Don Visco, associate professor of Chemical Engineering, captured two of the College of Engineering's most prestigious annual awards this year because his students are convinced he cares about their academic success and will use innovative methods, including a popular game show response system, to help them learn.

Visco is the first faculty member to receive the Leighton E. Sissom Innovation and Creativity Award as well as the Brown-Henderson Outstanding Engineering Faculty Award. The double honor is for the volume and quality of his work guiding CHE majors to answers about their interests, capabilities and expectations.

"I ask students, 'Why do you want to be a chemical engineer?' and they say, 'I like chemistry, and I'm good in math,'" says Visco, who is the first contact a potential TTU Chemical Engineering student meets to talk about the future. But few of them know what a chemical engineer actually does."

To cultivate the students' intrinsic interest in science and engineering that brought them to TTU in the first place, Visco, with the help of his colleagues, created an introductory course to the major. Students perform simple, hands-on experiments that relate to a chemical engineering concept they will see later on in their curriculum.

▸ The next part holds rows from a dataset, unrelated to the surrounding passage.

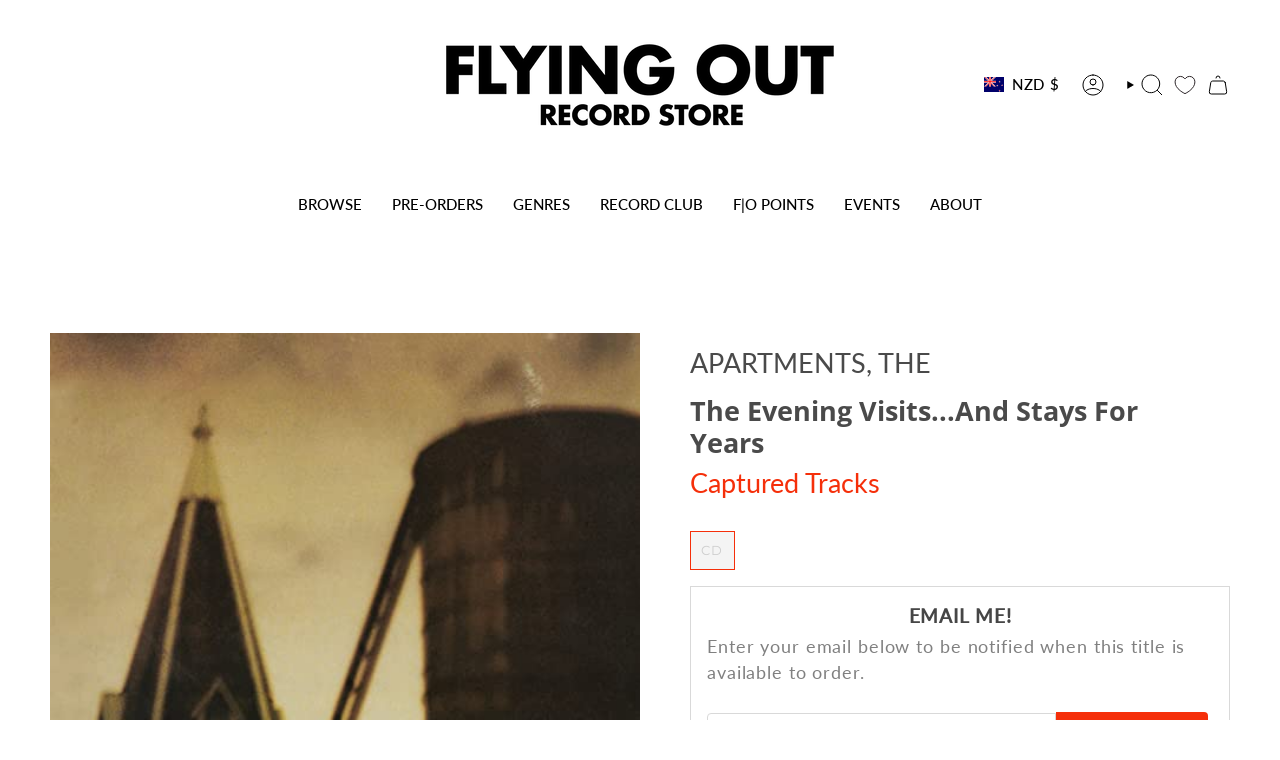

--- FILE ---
content_type: text/html; charset=utf-8
request_url: https://flyingout.co.nz/products/the-evening-visits-and-stays-for-years?section_id=api-product-grid-item
body_size: 485
content:
<div id="shopify-section-api-product-grid-item" class="shopify-section">

<div data-api-content>
<div class="grid-item product-item  product-item--left product-item--outer-text  "
    id="product-item--api-product-grid-item-9020872836"
    data-grid-item
    
  >
    <div class="product-item__image" data-product-image>
      <a class="product-link" href="/products/the-evening-visits-and-stays-for-years" aria-label="The Evening Visits...And Stays For Years" data-product-link="/products/the-evening-visits-and-stays-for-years"><div class="product-item__bg" data-product-image-default><figure class="image-wrapper image-wrapper--cover lazy-image lazy-image--backfill is-loading" style="--aspect-ratio: 1;" data-aos="img-in"
  data-aos-delay="||itemAnimationDelay||"
  data-aos-duration="800"
  data-aos-anchor="||itemAnimationAnchor||"
  data-aos-easing="ease-out-quart"><img src="//flyingout.co.nz/cdn/shop/products/81Wn_dXnVlL._SS500.jpg?crop=center&amp;height=500&amp;v=1623987246&amp;width=500" alt="" width="500" height="500" loading="eager" srcset="//flyingout.co.nz/cdn/shop/products/81Wn_dXnVlL._SS500.jpg?v=1623987246&amp;width=136 136w, //flyingout.co.nz/cdn/shop/products/81Wn_dXnVlL._SS500.jpg?v=1623987246&amp;width=160 160w, //flyingout.co.nz/cdn/shop/products/81Wn_dXnVlL._SS500.jpg?v=1623987246&amp;width=180 180w, //flyingout.co.nz/cdn/shop/products/81Wn_dXnVlL._SS500.jpg?v=1623987246&amp;width=220 220w, //flyingout.co.nz/cdn/shop/products/81Wn_dXnVlL._SS500.jpg?v=1623987246&amp;width=254 254w, //flyingout.co.nz/cdn/shop/products/81Wn_dXnVlL._SS500.jpg?v=1623987246&amp;width=284 284w, //flyingout.co.nz/cdn/shop/products/81Wn_dXnVlL._SS500.jpg?v=1623987246&amp;width=292 292w, //flyingout.co.nz/cdn/shop/products/81Wn_dXnVlL._SS500.jpg?v=1623987246&amp;width=320 320w, //flyingout.co.nz/cdn/shop/products/81Wn_dXnVlL._SS500.jpg?v=1623987246&amp;width=480 480w, //flyingout.co.nz/cdn/shop/products/81Wn_dXnVlL._SS500.jpg?v=1623987246&amp;width=500 500w" sizes="100vw" fetchpriority="high" class=" is-loading ">
</figure>

&nbsp;</div></a>

      
    </div>

    <div class="product-information"
      style="--swatch-size: var(--swatch-size-filters);"
      data-product-information>
      <div class="product-item__info">
        <a class="product-link" href="/products/the-evening-visits-and-stays-for-years" data-product-link="/products/the-evening-visits-and-stays-for-years">
          <p class="product-item__title artist">APARTMENTS, THE</p>
          <p class="product-item__title">The Evening Visits...And Stays For Years</p>
          <p class="product-item__title vendor">Captured Tracks</p>

          <div class="product-item__price__holder"><div class="product-item__price" data-product-price>
              
<span class="price">
  
    <span class="sold-out">Sold Out</span>
  
</span>

            </div>
          </div>
        </a></div>
    </div>
  </div></div></div>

Students help design the course content by letting Visco know what they wish they knew about their major.

Visco's students are especially complimentary of his style, which includes using a Classroom Response System, or "clicker," to allow students to answer questions at the beginning of each class. His innovations are often simple plans to personalize his students' experiences and develop trust with them. He provides a personal biography in the syllabus and asks, as a first assignment, for the students to turn one in to him. He takes digital photographs to help him remember students' names. He offers a recitation, or review, session each week designed to help students feel comfortable asking questions. He has students pick up the first exam in his office because professor's offices can be seen as intimidating, and students will avoid going there if possible.

"There is not a single instance where I remember him quitting on someone who was not able to understand an issue, regardless of it being academic or non-academic," says Barath Baburao, who was mentored as a master's student by Visco.

Other innovations include a workshop to help new engineering faculty who are adept in research become more familiar with what works in classroom teaching. Visco also developed a mentoring system for his graduate students that allows them to teach and then evaluate themselves on a regular basis.

"It is hard for me to imagine a more intellectually gifted faculty member, or a more innovative caring professor," says former Chemical Engineering major Christina Payne, who is now a Vanderbilt graduate student.

Dean Glen Johnson says Visco's double nomination reflects a special combination of talent and commitment to teaching and innovation.

"It is unprecedented for the same professor to win these two awards in the same year, but different committees reviewed different nominations, and Dr. Visco's work stood out for both awards," says Johnson. "This is a testimony to the very high quality of his work."

The Sissom Award honors former Dean Leighton E. Sissom and recognizes scholarship, methodology, invention, technique and other contributions in the college. The Brown-Henderson Award honors outstanding performance in teaching and research or service and carries the names of Engineering Dean Emeritus James Seay Brown and James Henderson, the college's first dean.